Tudo o que posso fazer é falar com Lara, que também não sabe nada. Só que ela sumiu e deixou o telefone em casa.
Sabia que ela estava mentindo quando disse que estava bem. E agora simplesmente foi embora.

— Hora da entrevista, garoto. - Jamie diz e eu assinto.

Trabalho totalmente no automático.
Nunca pensei que uma mulher poderia me deixar deste jeito, tão desnorteado.

Respondo as perguntas de sempre e odeio ter que repetir as mesmas respostas das mesmas coisas.

Quando a sessão com os jornalistas terminam, corro pra pegar minhas coisas no hotel antes de embarcamos para o show em Londres.

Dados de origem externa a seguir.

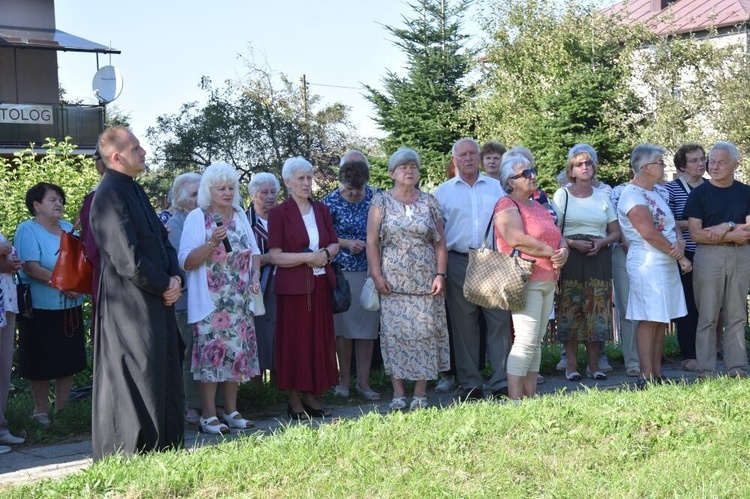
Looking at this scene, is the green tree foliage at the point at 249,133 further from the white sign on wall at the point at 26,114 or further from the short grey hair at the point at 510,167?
the short grey hair at the point at 510,167

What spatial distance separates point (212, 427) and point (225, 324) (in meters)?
0.82

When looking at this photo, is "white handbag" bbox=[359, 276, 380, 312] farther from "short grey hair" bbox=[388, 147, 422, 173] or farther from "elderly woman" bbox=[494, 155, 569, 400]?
"elderly woman" bbox=[494, 155, 569, 400]

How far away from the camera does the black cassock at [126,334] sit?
6277mm

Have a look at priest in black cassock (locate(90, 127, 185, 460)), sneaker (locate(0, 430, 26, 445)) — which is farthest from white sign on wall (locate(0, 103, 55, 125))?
priest in black cassock (locate(90, 127, 185, 460))

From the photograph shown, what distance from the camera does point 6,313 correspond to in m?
7.98

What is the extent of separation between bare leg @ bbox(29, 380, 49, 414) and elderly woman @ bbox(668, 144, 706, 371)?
6.58 meters

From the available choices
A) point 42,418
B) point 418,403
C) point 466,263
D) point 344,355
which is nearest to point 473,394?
point 418,403

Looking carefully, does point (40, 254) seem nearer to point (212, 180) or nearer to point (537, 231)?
point (212, 180)

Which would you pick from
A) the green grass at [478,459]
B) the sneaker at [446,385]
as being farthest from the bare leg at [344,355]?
the green grass at [478,459]

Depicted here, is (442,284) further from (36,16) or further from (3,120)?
(36,16)

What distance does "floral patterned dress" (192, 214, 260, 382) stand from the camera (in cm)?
788

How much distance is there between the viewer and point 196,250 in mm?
7723

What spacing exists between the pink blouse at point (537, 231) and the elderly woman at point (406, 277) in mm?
831

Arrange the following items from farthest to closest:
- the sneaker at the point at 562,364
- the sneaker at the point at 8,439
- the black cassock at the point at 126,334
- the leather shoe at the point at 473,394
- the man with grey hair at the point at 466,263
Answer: the sneaker at the point at 562,364 → the man with grey hair at the point at 466,263 → the leather shoe at the point at 473,394 → the sneaker at the point at 8,439 → the black cassock at the point at 126,334
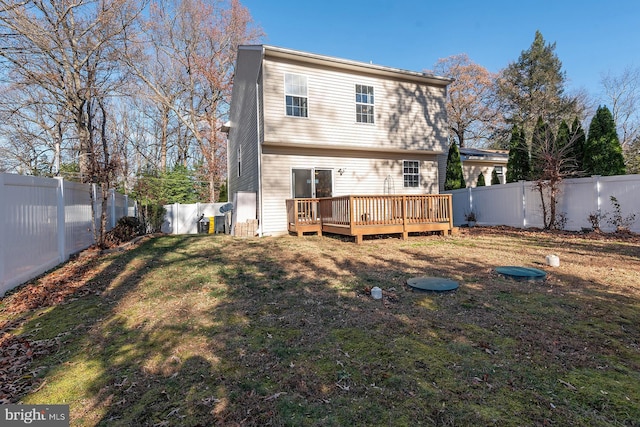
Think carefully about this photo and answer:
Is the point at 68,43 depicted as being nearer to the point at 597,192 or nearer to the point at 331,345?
the point at 331,345

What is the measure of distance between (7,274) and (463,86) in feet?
96.5

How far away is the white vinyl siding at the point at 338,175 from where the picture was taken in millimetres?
10648

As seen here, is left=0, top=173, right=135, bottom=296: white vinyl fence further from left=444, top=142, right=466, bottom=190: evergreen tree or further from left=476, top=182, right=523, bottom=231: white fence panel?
left=444, top=142, right=466, bottom=190: evergreen tree

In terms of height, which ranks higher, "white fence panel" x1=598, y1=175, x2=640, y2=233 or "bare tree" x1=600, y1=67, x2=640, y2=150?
A: "bare tree" x1=600, y1=67, x2=640, y2=150

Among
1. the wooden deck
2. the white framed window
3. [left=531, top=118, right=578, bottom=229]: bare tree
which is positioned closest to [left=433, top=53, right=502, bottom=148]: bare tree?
the white framed window

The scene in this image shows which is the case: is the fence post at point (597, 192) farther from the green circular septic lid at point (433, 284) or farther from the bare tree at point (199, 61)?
the bare tree at point (199, 61)

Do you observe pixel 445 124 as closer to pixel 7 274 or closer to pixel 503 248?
pixel 503 248

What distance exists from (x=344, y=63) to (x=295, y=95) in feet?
7.12

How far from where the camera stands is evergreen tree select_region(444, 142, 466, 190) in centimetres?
1549

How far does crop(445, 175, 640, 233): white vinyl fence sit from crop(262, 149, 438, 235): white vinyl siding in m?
2.19

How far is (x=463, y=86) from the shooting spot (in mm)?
25922

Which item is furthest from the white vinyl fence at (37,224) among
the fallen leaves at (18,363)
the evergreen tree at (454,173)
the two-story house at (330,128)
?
the evergreen tree at (454,173)

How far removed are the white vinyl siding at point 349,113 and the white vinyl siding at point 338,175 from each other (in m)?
0.62

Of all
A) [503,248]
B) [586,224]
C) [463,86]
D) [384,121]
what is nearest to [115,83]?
[384,121]
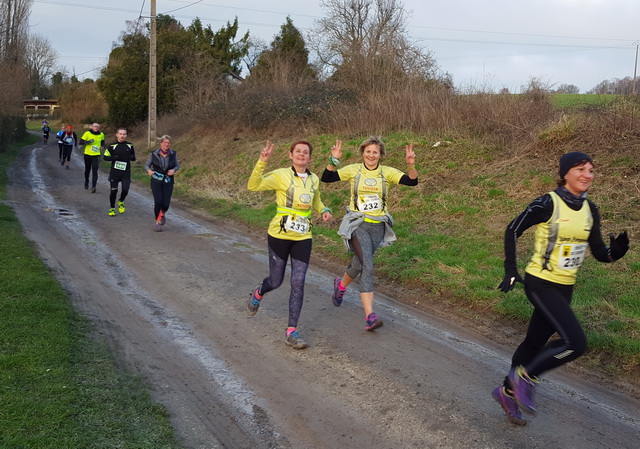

Converso com meus pais por alguns minutos via chamada de vídeo antes de sairmos e durmo durante boa parte da viagem.

Sou recebido por dezenas de fãs no aeroporto e sorrio enquanto atendo cada uma. Infelizmente tenho que sair quando aparece cada vez mais gente.

Antes de ir pro hotel, concluo algumas coisas com Jamie, que parece irritado com o não fechamento do show que está para ser marcado num evento no Brasil.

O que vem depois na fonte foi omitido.